### Extracted entries

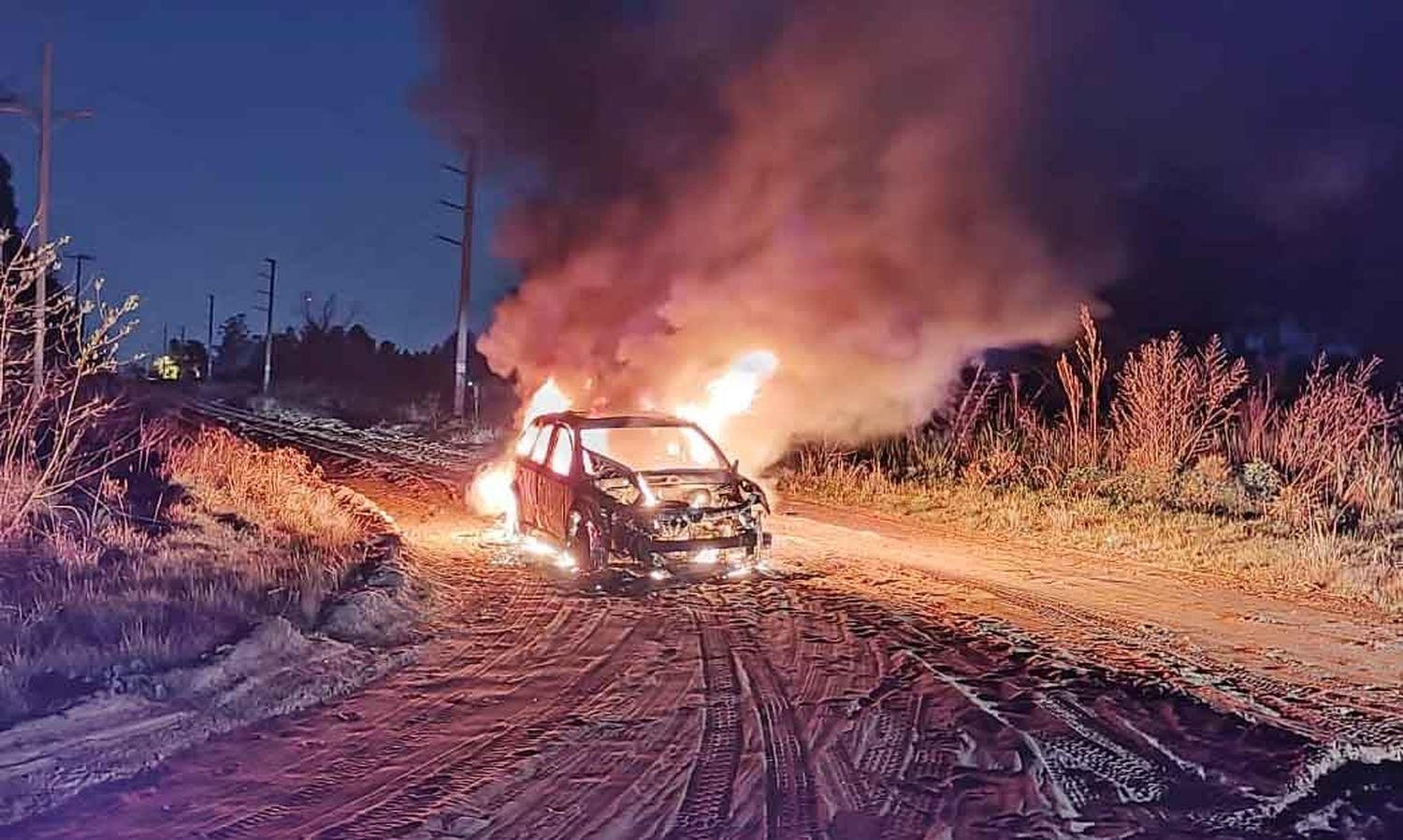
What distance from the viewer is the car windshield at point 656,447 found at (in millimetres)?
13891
==
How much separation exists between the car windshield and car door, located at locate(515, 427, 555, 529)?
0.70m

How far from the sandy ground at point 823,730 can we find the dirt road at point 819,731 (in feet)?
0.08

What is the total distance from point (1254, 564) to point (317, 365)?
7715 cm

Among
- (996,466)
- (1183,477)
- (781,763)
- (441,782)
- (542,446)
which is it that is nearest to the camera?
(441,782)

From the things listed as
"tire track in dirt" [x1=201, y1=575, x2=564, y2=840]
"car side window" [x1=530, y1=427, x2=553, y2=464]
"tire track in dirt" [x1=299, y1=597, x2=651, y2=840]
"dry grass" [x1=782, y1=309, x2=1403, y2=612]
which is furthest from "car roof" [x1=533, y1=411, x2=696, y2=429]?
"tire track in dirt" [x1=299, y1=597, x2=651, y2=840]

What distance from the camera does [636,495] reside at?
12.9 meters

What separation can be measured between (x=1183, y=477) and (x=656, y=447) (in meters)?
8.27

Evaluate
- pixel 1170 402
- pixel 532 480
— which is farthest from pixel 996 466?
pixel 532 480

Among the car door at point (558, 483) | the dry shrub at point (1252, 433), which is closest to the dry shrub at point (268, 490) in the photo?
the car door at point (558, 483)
==
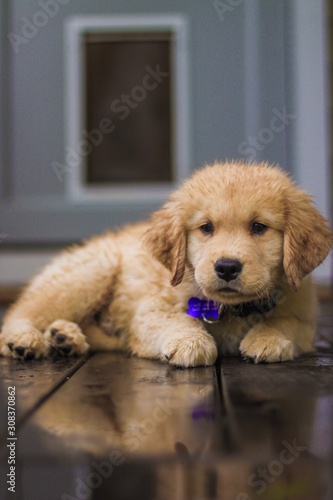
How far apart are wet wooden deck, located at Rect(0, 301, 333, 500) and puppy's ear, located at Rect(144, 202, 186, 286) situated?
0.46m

### What is expected
Which lines in the items above contain the string "camera"? Gather each of those lines in full, matching case exactly.

### Complete answer
which is it that is nearest to the camera?
What distance from the camera does [636,495] reside at?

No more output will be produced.